Salem High School teachers on this Ning know the answer to that. When our school first started taking a serious look at AFL, we realized right away that how you chose to grade assessments could negate the learning that they generated. In other words, if you use AFL strategies well they will lead to an increase in learning. Students and teachers will be using feedback to guide learning and instruction. However, if we want the student's grade to reflect the learning that occurred, we must be very careful and deliberate about how we grade (or don't grade) the assessments we give. Allen Iverson - believe it or not - has something to say about that. Watch the video and then I'll explain.

(If the video on this post didn't load right away, try reloading the page.)

It's been awhile since I've seen that video. Could someone refresh my memory about what he was "talkin' 'bout"? Oh, that's right - PRACTICE!

First of all, my posting this video is not in ANY WAY making a point about the need to practice when you're on a team. I'm not AT ALL an Iverson fan. It's just posted because it gives us an image to which we can relate - We're Talkin' 'Bout Practice!

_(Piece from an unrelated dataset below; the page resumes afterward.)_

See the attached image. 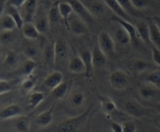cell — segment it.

How does this relate to grading? Think about your grades and your assessments. How many of them are "practice"? In other words, how many of your assignments are intended to help students practice so that they can learn? I bet you that most of them are. Now let's think about grading. How many points to you assign to these assignments? What would happen to a student who mastered the content, as evidenced by your final graded assessment, but did poorly on the practice assignments?

Let's get more direct: How many students are failing your class because they either didn't do or did poorly on your practice assessments? Do you have students who can pass your tests - or whatever your final graded assessment is - but fail your class? Why is this? It's because their practice assignments - the ones that were supposed to help them learn - are counting against them. Never mind that they mastered the material - or at least learned it to a level above failing. Never mind that you taught them even though they didn't do all your assignments. Their practice is causing them to fail.

By the way - I'm not saying here that practice isn't important. I think students should practice everyday in class and every night at home. But should practice be graded in a way that allows a kid who learned the content to fail the class or receive a grade that does not represent learning?

The Winter Olympics just ended. Some gold medals were won by less than 1/10 of second. What if the practice runs were then averaged in causing the gold medal winner to get a silver? That would be ridiculous. Our goal is to get kids to be able to learn and perform. If they do this then it's because of the job we did. Why would we then take a bunch of practice assessments and average them in with the assessments that really counted?

If we use AFL to increase learning but then grade poorly, we can end up negating the achievement. Take a look at your grade book. Examine why some students are failing. Remember - WE'RE TALKIN' 'BOUT PRACTICE!